Остатки сознания вернулись к Алисе сквозь жёлтый сумрак дрожащего освещения, который заполнил обглоданную комнатку здания комитета. Осознанности ей прибавил грубый голос следователя:

— Ваше имя — Беляева Алиса Александровна пятьдесят четвёртого года рождения?

После затяжного молчания человек повторил вопрос — Алиса кивнула.

— Ранее вы утверждали, что именно вы вызвали скорую и МЧС по адресу: Дальневосточный проспект, дом 34, корпус 1, квартира 145. Всё верно?

— Я не понимаю, почему вы просто не посмотрите записи из моей памяти? — слёзы начали сочиться сквозь опущенные веки девушки.

Человек повторил свой вопрос.

Сидя на жёстком деревянном табурете, девушка была подключена посредством различных проводков и кабелей к дюжине электронных и механических приборов.

— Не понимаю…

— Прямо сейчас мы считываем с вас всю необходимую нам информацию, а пока — ответьте пожалуйста на вопрос.

— Да, я… в-вызвала врачей и… с-спасателей, — подавляемые рыдания мешали девушке говорить.

— Спасателей, врачей, но не гвардию! Хотя произошёл теракт. Почему?

— Я н-не… я даже не думала об этом… я просто хотела спасти друга…

Следователь приблизил своё лицо вплотную к Алисе и прошипел гневным шёпотом:

— Речь идёт о национальной безопасности! Что значит «не думала»?! О чём ещё вы не думаете, когда речь идёт о родине?! О чём молчите, когда речь идёт о родине?!

— Я не п-понимаю… че-чего вы… от меня хотите? — лёгкие отказывались раскрываться полностью, награждая девушку кислородным голоданием и учащённым пульсом.

— Зависит от того, что вы от меня скрываете.

— Я ничего не с-скрываю…

— Неужели? А вот считанные данные говорят об обратном: атеизм, неоднократное упоминание власти в негодном свете, недовольство властью, выражаемое бранной речью среди таких же подозрительных лиц.

— Вы н-не имеете права… ле-лезть в эти воспоминания без ордера… я т-требую… я требую адвоката…

— Вижу, вы знакомы с законами Российской Империи, Алиса Александровна. Вы большой молодец! Значит, вы также знаете, что даже косвенная помощь, провокация или бездействие в устранении акта терроризма карается смертной казнью!

Душившие столько времени рыдания наконец высвободились из спазмированной утробы девушки, заполнив собой мерцающую желтизну мира. Следователь в последний раз бросил на девушку сосредоточенно-оценивающий взгляд, развернулся и вышел из комнатки.

Данила

— Всем привет, с вами Митрофан Космодемьянов, и я обратил внимание на огромный интерес к моему прощальному видеообращению. Большое спасибо за просто огромные и, если честно, неожиданные донаты. Все деньги пересылаются моим родителям. Спасибо! В связи с этим я решил создать что-то типа «солдатского блога», что ли, — парень убрал ракурс камеры со своего лица и направил на внутренний периметр воинской части, закрепив её, видимо, где-то на уровне груди.

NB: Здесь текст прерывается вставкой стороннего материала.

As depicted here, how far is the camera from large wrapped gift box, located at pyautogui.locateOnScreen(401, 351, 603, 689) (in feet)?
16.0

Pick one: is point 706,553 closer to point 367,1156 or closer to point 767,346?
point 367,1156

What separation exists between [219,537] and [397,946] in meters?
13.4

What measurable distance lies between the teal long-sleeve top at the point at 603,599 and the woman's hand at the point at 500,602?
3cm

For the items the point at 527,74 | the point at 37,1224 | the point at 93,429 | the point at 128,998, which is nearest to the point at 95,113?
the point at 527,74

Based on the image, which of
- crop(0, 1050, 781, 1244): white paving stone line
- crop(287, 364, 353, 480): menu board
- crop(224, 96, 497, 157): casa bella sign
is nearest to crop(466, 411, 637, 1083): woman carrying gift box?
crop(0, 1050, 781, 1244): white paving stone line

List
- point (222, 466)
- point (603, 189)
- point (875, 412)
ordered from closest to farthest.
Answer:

Данила поставил видео на паузу. Он много раз слышал о том, как красивы растения и как приятно просто находиться рядом с ними, слышал о том, что за пределами городов и областей всё ещё существуют некоторые виды деревьев и цветов, растёт трава. Но он никогда там не был. Поэтому каждый раз, как очередная хроника передавала ему в голову картинку природы, парень останавливал кадр и долго, мечтательно всматривался в зелёные пиксели давно исчезнувшей жизни…

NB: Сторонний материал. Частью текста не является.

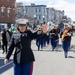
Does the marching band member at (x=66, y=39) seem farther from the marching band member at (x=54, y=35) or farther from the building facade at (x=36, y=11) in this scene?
the building facade at (x=36, y=11)

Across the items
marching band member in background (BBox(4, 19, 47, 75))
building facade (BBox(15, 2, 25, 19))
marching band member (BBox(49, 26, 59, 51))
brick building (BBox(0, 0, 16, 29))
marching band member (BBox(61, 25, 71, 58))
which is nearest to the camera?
marching band member in background (BBox(4, 19, 47, 75))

— Не всегда будет получаться снимать, конечно, сами понимаете — офицеры увидят, будут проблемы. Но на данный момент поблизости, как видите, только призывники, — в объектив попал десяток молодых ребят в мешковатой военной форме. Все они либо подметали потрескавшийся асфальт аллеи, либо красили вдоль неё рыхлые остатки поребрика, либо подрезали кусты до состояния идеальной кубической формы. — Говорят, в связи с войной зам. министра обороны лично объезжает воинские части для… я не знаю для чего, извините. Поэтому сейчас на экранах вы видите… то, что вы видите, — Митрофан подошёл к ближайшему клёну и начал кистью обильно покрывать ствол дерева каким-то белым раствором, хотя это могла оказаться и обычная краска. — Говорят, военные учения начнутся после приезда зам. министра, а пока — раскрашиваем воинскую часть.

Затухание кадра и чёрный экран — как сигналы о переходе видео на следующий временной промежуток. Но Данила оборвал трансляцию и сквозь помехи зрительных контактов увидел сумрак больничной палаты — белый потолок и синие стены, обесцвеченные мраком. По правое плечо — окно, через пыль и заброшенные паутины которого пробивалась чернота зимнего вечера.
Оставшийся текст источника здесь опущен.